Edizione: 2013 Pagine: 124 Collana: Saggi Tascabili Laterza [392] Serie: Festival della mente ISBN carta: 9788858108666 Argomenti: Letteratura: testi, storia e teoria
La mitologia di strabiliante raffinatezza del sapiente dogon nel Dio d’acqua di Marcel Griaule e le memorie dello sciamano Alce Nero raccolte in uno dei grandi monumenti della storia spirituale dell’umanità. Il testo iniziatico più famoso di tutto il Novecento, Gli insegnamenti di don Juan di Carlos Castaneda, e le storie di Rasmussen raccolte tra le popolazioni artiche Inuit. E, ancora, lo splendido e sconcertante caos degli scritti di Antonin Artaud sugli indios Tarahumara e il rituale del peyotl, e i simboli, i riti delle iniziazioni nelle società primitive o tradizionali nelle Haskell Lectures di Mircea Eliade. Emanuele Trevi segue la doppia traccia geografica e iniziatico-metaforica di questi viaggi moderni che riecheggiano una dimensione antichissima e perduta, alla ricerca di quel passaggio dalla religione alla letteratura che è come il peccato originale e l’atto di fondazione della modernità.
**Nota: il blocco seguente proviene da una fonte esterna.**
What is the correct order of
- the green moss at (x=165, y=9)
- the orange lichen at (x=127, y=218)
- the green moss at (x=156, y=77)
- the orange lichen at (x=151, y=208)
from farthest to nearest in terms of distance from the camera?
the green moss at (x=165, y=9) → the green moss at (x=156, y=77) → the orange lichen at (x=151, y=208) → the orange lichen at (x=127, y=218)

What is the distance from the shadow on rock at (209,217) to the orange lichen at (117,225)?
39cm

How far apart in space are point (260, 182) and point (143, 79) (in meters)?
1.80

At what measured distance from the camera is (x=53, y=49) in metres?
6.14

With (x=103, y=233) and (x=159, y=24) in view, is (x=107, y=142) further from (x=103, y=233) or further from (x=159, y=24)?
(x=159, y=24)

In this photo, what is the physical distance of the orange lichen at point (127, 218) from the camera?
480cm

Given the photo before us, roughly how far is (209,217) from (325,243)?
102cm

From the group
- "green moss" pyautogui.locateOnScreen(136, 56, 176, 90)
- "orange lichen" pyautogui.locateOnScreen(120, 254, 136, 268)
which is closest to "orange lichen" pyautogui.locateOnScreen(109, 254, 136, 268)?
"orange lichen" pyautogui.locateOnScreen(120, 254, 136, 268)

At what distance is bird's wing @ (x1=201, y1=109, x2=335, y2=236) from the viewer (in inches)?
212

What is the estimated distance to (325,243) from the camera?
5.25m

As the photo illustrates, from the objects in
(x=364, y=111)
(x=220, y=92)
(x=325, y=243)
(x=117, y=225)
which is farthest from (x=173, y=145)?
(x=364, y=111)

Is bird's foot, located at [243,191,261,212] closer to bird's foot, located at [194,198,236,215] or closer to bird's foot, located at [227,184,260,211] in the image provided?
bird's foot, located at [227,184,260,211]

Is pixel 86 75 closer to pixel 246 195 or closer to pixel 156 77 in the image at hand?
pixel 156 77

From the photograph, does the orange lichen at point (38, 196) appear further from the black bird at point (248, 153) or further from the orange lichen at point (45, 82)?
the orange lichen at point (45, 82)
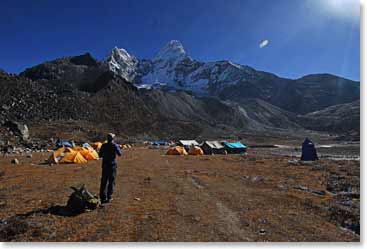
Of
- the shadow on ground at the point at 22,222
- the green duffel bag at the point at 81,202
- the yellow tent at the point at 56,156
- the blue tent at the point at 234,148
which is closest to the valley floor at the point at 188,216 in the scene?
the shadow on ground at the point at 22,222

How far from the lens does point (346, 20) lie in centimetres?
675

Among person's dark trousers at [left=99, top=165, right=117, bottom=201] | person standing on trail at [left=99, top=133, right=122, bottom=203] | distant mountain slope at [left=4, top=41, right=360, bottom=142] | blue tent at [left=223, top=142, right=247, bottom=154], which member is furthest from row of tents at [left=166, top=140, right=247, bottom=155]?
distant mountain slope at [left=4, top=41, right=360, bottom=142]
Emanuele Trevi (1964) è nato e vive a Roma. Collabora al “Corriere della Sera”. Ha pubblicato, tra l’altro, I cani del nulla. Una storia vera (Einaudi 2003),Il libro della gioia perpetua (Rizzoli 2010), Qualcosa di scritto (Ponte alle Grazie 2012), Il popolo di legno (Einaudi 2015), Sogni e favole (Ponte alle Grazie 2019) e Due vite (Neri Pozza 2020, Premio Strega 2021). Per Laterza è autore, tra l’altro, di Il viaggio iniziatico (2013).